Growing succulents in water can be a fun and rewarding way to propagate new plants, but it is important to take proper care of the cuttings to ensure their success. Here are some tips for caring for succulents when growing them in water:

  1. Choose healthy cuttings: When selecting succulent cuttings to propagate in water, look for healthy leaves or stem sections free from damage or disease. Be sure to use a clean, sharp knife or scissors to cut, and allow the cutting to callus over for a day or two before placing it in water.
  1. Use a clear container: Choose a clear container that allows you to easily monitor the roots and water level of the succulent cutting. A glass jar or vase can work well, allowing you to appreciate the unique shapes and textures of the roots as they grow. It also makes it easy to know the roots start growing.
  1. Use distilled or filtered water: It is best to use distilled or filtered water when growing succulents in water, as tap water can contain minerals and chemicals that can harm the plant. If you must use tap water, allow it to sit out for a few days to let the chlorine evaporate before adding it to the container.
  1. Maintain the water level: Keep the water level in the container consistent, ensuring that the bottom of the cutting is submerged but that the leaves or stem are not touching the water. Check the water level regularly and top it up as needed.
  1. Provide adequate light: Succulent cuttings grown in water still need plenty of light to thrive. Place the container in a bright, sunny location, but avoid direct sunlight, which can cause the water to heat up and harm the roots.

When to transplant succulents from water to soil.

Once the roots have grown, you can transplant the plant to soil. However, you can choose to leave it in water to grow if you don’t want to transplant. 

The best time to transplant your succulents from water to soil is after 6 to 8 weeks, when the roots are at least an inch long, and the mother leaf has started to dry out. Here are some signs that your succulent is ready to be transplanted: 

  • The cutting has developed strong roots that can support the whole plant. 
  • The roots are at least an inch long.
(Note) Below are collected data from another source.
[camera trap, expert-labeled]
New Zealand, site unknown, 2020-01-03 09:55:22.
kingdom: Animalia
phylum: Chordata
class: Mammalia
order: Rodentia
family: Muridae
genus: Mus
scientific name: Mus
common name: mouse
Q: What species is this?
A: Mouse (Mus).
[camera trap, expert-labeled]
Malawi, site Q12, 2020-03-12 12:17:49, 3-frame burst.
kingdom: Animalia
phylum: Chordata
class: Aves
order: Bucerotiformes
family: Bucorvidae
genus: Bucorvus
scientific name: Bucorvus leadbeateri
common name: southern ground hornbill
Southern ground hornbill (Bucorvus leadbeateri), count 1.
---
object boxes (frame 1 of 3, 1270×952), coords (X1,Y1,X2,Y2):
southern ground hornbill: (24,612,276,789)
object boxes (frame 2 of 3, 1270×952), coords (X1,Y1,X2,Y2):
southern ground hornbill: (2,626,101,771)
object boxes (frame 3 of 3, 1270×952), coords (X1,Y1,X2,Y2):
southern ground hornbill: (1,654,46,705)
Long roots provide a strong foundation in the soil, and they can support themselves in the soil. 
  • The leaves and stems are showing signs of stress, such as starting to turn yellow, wilt, or turn brown. These signs usually mean the plant is not receiving enough nutrients. 
  • The water becomes dirty. As the roots of your succulent cutting grow, they may release waste into the water, causing it to become cloudy or dirty. This can be a sign that it is time to transplant the cutting into soil and start providing it with a different source of nutrients.
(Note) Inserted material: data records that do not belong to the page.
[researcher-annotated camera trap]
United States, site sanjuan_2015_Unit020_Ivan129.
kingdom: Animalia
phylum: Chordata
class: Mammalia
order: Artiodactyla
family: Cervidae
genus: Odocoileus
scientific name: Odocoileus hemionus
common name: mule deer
It’s possible to transplant succulents from soil to water to grow the plant in water. Not many people prefer this method, but it is possible. It’s a good method of growing succulent, and you can view the beauty of growing roots through a glass container. 

On the other hand, you can use this method to propagate succulent cuttings, and once the roots are ready, you can transplant it back to the soil. It is an easier and cheaper method of creating more succulents.